Fitzgerald, who spent 35 years at Galliford Try, said: “Bovis has a great brand, excellent people and a high quality land bank.
“I very much look forward to working with the management team to restore Bovis’ position as a leading house builder and deliver significantly improved returns to shareholders.”
In a statement this morning Galliford Try said: “Since the approach, the leadership teams of Galliford Try and Bovis have held discussions over a number of weeks that have been largely constructive.
“It has, however, become clear to the board of Galliford Try that it is not possible to secure the support of the board of Bovis on terms that represent the best interests of Galliford Try shareholders.”
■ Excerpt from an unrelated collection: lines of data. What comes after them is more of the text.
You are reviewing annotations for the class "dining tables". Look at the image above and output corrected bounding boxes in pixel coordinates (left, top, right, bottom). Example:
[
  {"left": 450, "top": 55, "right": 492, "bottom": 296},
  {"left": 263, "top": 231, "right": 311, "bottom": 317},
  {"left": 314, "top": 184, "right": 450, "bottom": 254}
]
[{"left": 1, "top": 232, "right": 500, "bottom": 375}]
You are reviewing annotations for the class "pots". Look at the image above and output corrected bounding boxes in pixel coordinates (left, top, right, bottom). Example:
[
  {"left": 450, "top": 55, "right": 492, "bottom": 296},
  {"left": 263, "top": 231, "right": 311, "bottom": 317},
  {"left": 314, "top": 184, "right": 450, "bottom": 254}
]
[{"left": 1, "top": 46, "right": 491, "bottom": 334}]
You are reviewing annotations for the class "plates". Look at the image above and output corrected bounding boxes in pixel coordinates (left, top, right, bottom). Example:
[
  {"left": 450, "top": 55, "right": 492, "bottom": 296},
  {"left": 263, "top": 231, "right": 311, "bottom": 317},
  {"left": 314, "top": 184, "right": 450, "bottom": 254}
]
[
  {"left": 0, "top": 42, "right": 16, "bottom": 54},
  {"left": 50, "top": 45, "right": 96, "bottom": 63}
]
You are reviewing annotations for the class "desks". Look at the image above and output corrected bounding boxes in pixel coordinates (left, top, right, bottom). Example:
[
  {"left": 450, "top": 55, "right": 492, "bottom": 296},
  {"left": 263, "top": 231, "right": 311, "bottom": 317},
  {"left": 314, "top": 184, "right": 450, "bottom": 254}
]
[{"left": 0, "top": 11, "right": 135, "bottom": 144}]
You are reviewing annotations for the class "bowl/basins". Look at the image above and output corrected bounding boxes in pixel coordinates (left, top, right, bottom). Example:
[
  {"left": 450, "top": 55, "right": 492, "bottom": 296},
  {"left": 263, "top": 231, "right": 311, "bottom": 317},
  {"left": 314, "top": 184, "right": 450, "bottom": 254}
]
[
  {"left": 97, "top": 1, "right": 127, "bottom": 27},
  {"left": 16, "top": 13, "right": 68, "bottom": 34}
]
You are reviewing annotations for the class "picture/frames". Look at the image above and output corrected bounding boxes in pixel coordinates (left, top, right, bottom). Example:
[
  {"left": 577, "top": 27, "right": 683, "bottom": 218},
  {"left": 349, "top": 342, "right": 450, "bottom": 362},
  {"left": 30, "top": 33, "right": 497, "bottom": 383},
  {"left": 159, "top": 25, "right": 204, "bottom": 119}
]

Bovis revealed that Fitzgerald would be starting on a £650,000 salary, with an annual bonus package of up to double this figure based on leadership of the review of strategy and structure.
His package also includes a long term incentive plan of up to 200% of salary for each of the first two years.
Ian Tyler, non-executive chairman, said: “We are delighted that Greg has agreed to be our new chief executive. He brings a wealth of housebuilding experience and I am confident he will rapidly drive performance across the Bovis business.”
Bovis Homes said it was focused on re-setting the business and driving operational improvements through cost efficiencies, more effective build processes and improvements in quality.
It said: “We have significantly enhanced our customer service function across all regions and more than half of all Bovis employees have participated in a bespoke Customer Training Programme, with all employees targeted by the end of April.
“In addition we are making good progress with resolving the high level of customer service issues we faced at the start of 2017.”
It a statement this morning the board added: “We are progressing our programme of balance sheet optimisation over the next two years from the sale of our shared equity assets, a reduction in part exchange assets, the continuation of land sales where appropriate and a strategic partnership at our site in Wellingborough.”